Литмир - Электронная Библиотека

Что ты знаешь про одиночество? На самом деле это неважно.

Главное, одиночество знает о тебе все. Поэтому оно легко проникает за любые барьеры, которые ты выставляешь. Твоя оборона для одиночества такая же иллюзия, как для тебя иллюзия – счастье. Для тебя нет счастья, для одиночества нет стен. Оно может прийти в любое время дня и ночи, нарушить хрупкий сон. На самом деле одиночеству наплевать, что ты с трудом смогла уснуть, а в теле накопилось усталости общим весом с фургон кирпичей. Одиночество будит тебя затем, чтобы запустить ледяные щупальца в сердце и начать высасывать из него остатки тепла.

И утром, проснувшись, Белла чувствует внутри только ужасный холод. Она движется словно сквозь обрывки времени…

…стоит с чайной чашкой в руках, на плите исходит паром чайник. Может быть, она закрывает глаза, а когда открывает, то находит себя лежащей поверх пыльного покрывала. Или стоящей в саду и чувствующей, как в спину упирается кривой ствол старой сухой яблони.
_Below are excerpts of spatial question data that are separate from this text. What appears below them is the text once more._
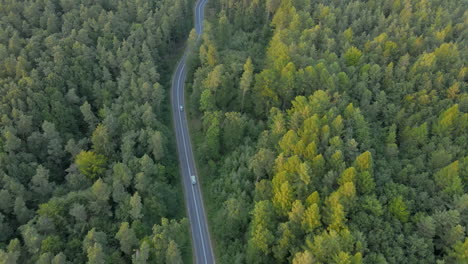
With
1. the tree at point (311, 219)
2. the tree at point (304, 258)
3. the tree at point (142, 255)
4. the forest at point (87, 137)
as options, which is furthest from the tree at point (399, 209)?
the tree at point (142, 255)

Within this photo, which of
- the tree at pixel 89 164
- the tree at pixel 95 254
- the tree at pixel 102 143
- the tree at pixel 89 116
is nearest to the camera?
the tree at pixel 95 254

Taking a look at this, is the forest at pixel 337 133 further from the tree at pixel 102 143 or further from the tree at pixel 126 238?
the tree at pixel 102 143

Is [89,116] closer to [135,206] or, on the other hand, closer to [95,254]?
[135,206]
Потом снова видит себя на кухне, по небу цвета королевской мантии плывут облака. В руках та же чашка или, может быть, другая. Трудно сказать, что было раньше – она лежала или пришла сварить кофе? Может быть, прошли целые сутки. Из головы, из памяти, как из кармана с дыркой, щедро выпадают часы. А те, что задержались, перемешиваются подобно мелочи.

…или вот она сидит в глубоком кресле, обитом кожей. Психолог – женщина в деловом костюме, с доброй улыбкой – просит изобразить на листе то, что Белла сейчас чувствует.

«Во-первых, - говорит Белла, - я ничего не чувствую. Во-вторых, нет никакого сейчас. Я не уверена, где нахожусь между прошлым и будущим».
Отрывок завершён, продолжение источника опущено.